In 2022, it was renamed "Nyíregyházi Állatpark" (Nyíregyházi Zoo). As of August 2022, the zoo is the richest in mammals (especially primates and pachyderms) of all zoos in Hungary. The once 14-hectare area has expanded to 30 hectares and is home to 500 species and more than 5000 animals. The zoo is a member of the Hungarian Association of Zoos (MÁSZ), the European Association of Zoos and Aquaria (EAZA), and the World Association of Zoos and Aquariums (WAZA).

==Timeline==

- 1996: The lion exhibit was completed, and the country's biggest exhibit, 'Afrika Panoráma' (Africa Panorama), opened, where zebras, ostriches, common elands, and wildebeests cohabited this exhibit. The aviary, home to the richest parrot and cockatoo collection in Hungary as of August 2022, was also completed.
- 1997: The expansion of the zoo continued. The llama and kangaroo exhibit opened to the public, and the construction of the giraffe shelter finished.
- 1998: More species were brought into the zoo. Uniquely in Hungary, the parrots laid eggs throughout the year, and several scarce antelope calves were born (including waterbucks and black wildebeests). New species arrived at the zoo, including skunks and red kangaroos from Budapest.

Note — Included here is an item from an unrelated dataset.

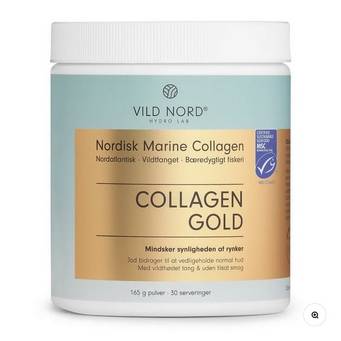 Vild Nord Collagen Gold - 165 g. Beskadiget emballage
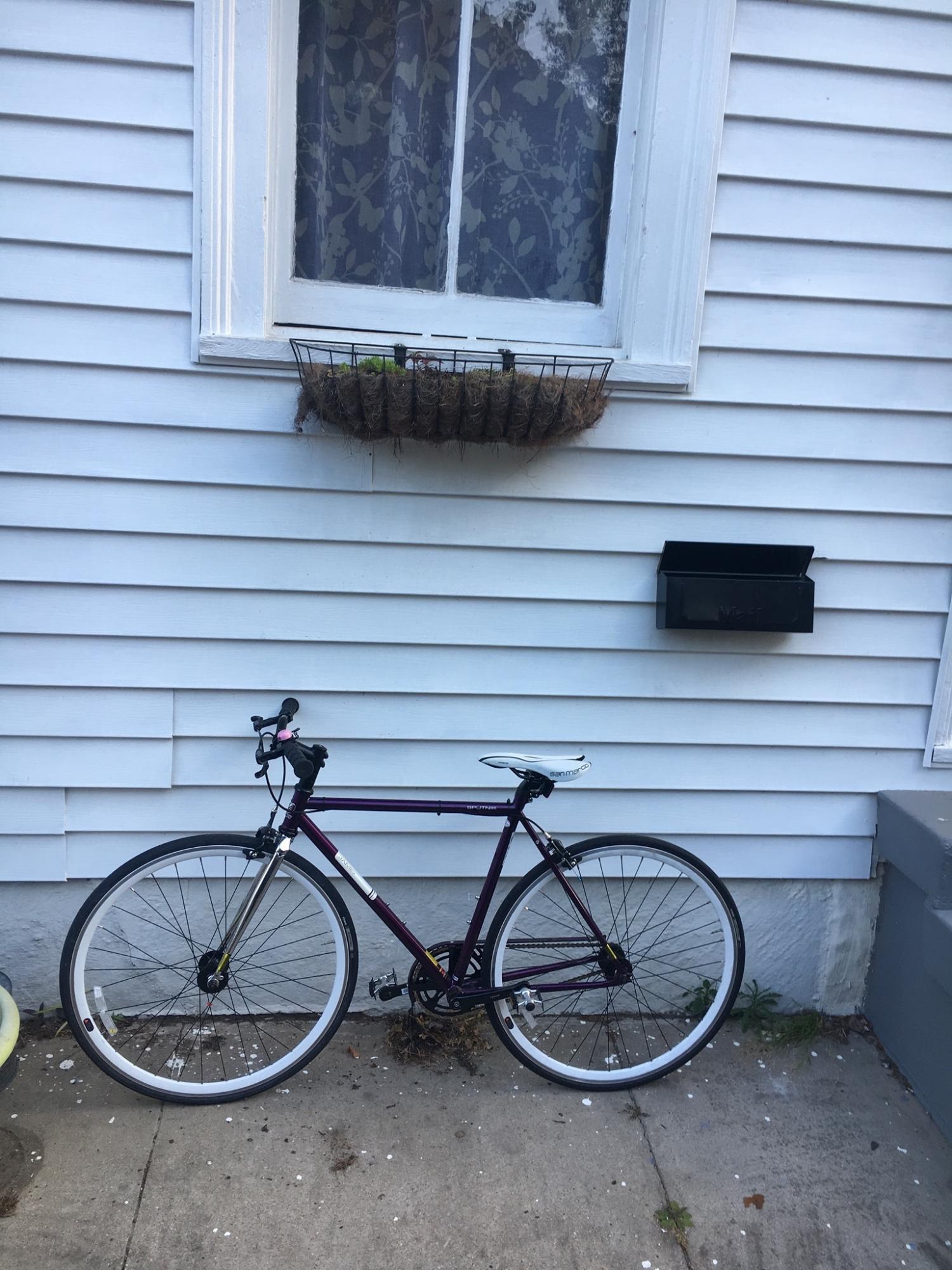 2017 Jamis Sputnik Purple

- 1999: The zoo became the first provincial zoo to feature a seal exhibit, where visitors could watch the calves swim. Construction of the rhinoceros shelter also began that year.
- 2000: Hungary's first saltwater aquarium in the countryside opened. Among many other animals, it included a requiem shark.
- 2001: The exhibit and aviary for European animals were rebuilt and named Magyar Őspark (Hungarian Primeval Park). Additionally, a small open-air museum was constructed. Additions in this year included the long-awaited European bison.
- 2002: The 'Tropical House' opened. Some sharks and monkeys were moved to the newly built house, and the collection was expanded with new species, most notably the critically endangered Bornean orangutan. The outdoor portion of the house, home to the 'Monkey Forest' and the 'Mediterranean Garden' also opened the same year.
- 2003: Around the former seal exhibit, the 'Polar Panorama' was built. Here, Penguins and polar bears were exhibited for the first time in provincial Hungary.
- 2004: The educational hall was built but has since been closed. A wax museum presenting human evolution also opened that year. The sensation of the year was the arrival of a white tiger.
- 2005: The first pachyderm, a young white male rhinoceros, arrived. The Siberian tigers and Kamchatka brown bears received larger exhibits.
- 2006: A new lion exhibit was built, and the pygmy hippopotamus and elephant houses were finished. Two white rhinoceroses, one pygmy hippopotamus, three African elephants, and two Indian rhinos were brought to the zoo. Hungary's first in-zoo hotel, Hotel Dzsungel (Hotel Jungle), also finished construction.
- 2007: An exhibit was built for the zoo's California sea lions. The birth of the first Hungarian-born African elephant calf, named Jumanee, occurred this year.
- 2008: The Dél-Amerika Ház (South America House) opened to the public, including a tapir. Additionally, dromedaries, moose, and Grévy's zebras were introduced to other parts of the zoo.
- 2009: New spectacled bears, sun bears, three Indian elephants and a white lion were brought to the zoo. A large expansion project began, The Zöld Piramis (Green Pyramid), containing several Asian species, 'Tarzan's Path' (consisting of African species), the 'Indonesian Oceanarium' and the 'Rainforest House' all began construction.
- 2010: The project from 2009 opened to the public. Komodo dragons, pufferfish, triggerfish, several species of sharks (including reef sharks and grey nurse sharks, also known as sand tiger sharks), a six-member orangutan family, and a siamang arrived. Marmosets (now numbering 18), the first West African dwarf goat kids, a dromedary, and several tortoises were born during this year.